Q81 Joseph Johnson: Was it Parsons Brinckerhoff that encouraged the Highways Agency to have this inflated view of what it would cost? 
Graham Dalton: The shadow bid model, which is the one you are referring to-the numbers are in figure 6-was actually put together by PricewaterhouseCoopers as part of the cost model.

Q82 Mr Bacon: Isn't it amazing that you spend all this money on consultants-£80 million all together- and still get it so badly wrong? What does that say about your ability to buy advice? 
Graham Dalton: Can I just point out that we did have the maintenance report before? In the two and a half years that I have been in the agency, we have done quite a lot of work to improve the commercial management and estimating capability. Before, maintenance was actually on the major projects as well. The difference with this one is that we go out routinely. In 2008, we let three maintenance contracts, which are typically for five to seven-year terms. We have much better data about what those costs will be when we go and do the job.

Q83 Chair:  Do they all come in below your estimated costs?
Graham Dalton: The winning bids on two of the three, if I recall, were below by a small margin, and our estimate was typically around the second bid level-so a spread of bids around our estimate.
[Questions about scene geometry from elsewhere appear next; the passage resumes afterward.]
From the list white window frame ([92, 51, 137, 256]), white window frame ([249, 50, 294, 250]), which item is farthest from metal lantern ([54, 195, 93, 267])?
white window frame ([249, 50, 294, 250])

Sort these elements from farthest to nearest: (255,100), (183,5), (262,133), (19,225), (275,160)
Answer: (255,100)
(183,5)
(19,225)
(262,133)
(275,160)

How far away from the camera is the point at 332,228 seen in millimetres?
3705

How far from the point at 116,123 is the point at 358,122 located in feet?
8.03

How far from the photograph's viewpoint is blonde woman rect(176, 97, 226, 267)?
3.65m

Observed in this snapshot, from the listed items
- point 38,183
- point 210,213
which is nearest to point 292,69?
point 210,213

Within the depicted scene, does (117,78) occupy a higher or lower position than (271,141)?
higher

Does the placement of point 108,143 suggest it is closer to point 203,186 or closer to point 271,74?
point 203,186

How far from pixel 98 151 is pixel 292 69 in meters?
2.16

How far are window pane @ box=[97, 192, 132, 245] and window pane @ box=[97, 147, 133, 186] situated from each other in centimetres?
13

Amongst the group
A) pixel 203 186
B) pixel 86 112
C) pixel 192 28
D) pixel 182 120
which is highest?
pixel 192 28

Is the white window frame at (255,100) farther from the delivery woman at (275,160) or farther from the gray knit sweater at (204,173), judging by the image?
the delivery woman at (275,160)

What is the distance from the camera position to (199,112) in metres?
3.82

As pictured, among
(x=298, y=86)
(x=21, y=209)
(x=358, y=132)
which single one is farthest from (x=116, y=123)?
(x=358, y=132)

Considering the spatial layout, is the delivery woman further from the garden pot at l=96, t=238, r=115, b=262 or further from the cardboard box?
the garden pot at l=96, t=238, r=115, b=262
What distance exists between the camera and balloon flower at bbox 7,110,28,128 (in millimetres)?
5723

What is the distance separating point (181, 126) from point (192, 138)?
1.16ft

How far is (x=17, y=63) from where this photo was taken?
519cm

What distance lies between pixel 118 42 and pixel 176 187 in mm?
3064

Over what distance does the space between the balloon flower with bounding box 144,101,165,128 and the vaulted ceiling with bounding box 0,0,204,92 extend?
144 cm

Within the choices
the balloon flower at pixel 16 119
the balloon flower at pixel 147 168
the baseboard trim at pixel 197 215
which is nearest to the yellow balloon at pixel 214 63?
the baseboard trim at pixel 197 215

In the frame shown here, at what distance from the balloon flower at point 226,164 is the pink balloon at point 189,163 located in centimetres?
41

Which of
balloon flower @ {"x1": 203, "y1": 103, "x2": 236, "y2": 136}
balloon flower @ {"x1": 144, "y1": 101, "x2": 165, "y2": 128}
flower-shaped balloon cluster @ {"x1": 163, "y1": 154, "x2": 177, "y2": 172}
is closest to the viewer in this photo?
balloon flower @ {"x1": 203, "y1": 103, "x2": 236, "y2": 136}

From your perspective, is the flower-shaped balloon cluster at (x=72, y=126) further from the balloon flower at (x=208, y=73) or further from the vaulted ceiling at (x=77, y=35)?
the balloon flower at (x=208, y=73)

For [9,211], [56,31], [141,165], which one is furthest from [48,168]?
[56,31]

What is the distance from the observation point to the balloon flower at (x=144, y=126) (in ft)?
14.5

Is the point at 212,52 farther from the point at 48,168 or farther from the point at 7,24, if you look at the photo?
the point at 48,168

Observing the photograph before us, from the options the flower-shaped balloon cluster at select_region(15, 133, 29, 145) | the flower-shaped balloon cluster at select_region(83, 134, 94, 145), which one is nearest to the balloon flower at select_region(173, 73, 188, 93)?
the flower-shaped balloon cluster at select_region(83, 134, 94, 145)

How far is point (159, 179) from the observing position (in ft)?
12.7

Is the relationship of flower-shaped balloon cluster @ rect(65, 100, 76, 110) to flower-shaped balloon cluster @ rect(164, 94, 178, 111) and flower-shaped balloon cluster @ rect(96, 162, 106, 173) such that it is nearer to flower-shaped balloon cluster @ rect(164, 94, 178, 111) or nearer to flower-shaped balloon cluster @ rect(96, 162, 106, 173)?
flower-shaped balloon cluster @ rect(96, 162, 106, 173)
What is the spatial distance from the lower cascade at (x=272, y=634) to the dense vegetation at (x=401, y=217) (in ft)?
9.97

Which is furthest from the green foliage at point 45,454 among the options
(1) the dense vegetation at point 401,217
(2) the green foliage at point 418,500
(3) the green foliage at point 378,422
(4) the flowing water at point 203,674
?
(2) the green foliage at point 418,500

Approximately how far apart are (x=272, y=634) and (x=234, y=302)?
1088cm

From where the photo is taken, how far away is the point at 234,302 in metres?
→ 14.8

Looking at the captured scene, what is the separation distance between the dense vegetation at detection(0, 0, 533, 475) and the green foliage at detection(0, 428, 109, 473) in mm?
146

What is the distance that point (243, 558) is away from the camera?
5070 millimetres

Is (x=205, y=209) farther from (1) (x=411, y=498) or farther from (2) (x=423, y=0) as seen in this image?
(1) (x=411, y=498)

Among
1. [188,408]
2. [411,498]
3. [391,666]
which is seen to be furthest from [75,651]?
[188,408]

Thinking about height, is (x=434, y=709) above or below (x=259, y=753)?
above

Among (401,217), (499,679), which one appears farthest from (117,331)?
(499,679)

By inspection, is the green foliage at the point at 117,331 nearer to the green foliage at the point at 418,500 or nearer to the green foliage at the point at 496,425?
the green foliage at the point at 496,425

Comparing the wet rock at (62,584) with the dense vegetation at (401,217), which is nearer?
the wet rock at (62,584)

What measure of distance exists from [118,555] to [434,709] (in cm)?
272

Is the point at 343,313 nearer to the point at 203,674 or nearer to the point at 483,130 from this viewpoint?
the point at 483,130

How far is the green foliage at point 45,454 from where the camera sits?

The difference between this and the maintenance contracts that we've bid more routinely is that this is asking contractors to take a view over 30 years of what it's going to cost them to either maintain or renew the asset and the structures. Routinely, we just take a four or five-year look ahead, or get rates for the type of work, however much of that work comes up.

Q84 Ian Swales:  So was that a bad decision, to decide to do that, then? To go over 30 years? 
Graham Dalton: This is the nub of what this contract is really about. The widening is an important part of improving the service to road users, but we are effectively pre-buying maintenance and transferring the renewals of asset risk on to the contracting consortium. The competition that we got, where we got two very tight bids, two very close bids, was an ambitious view on what they could do to operate and, really, their view on when they were going to have to renew assets, or the amount of work they'd have to do over that time. That's where the real competition comes in.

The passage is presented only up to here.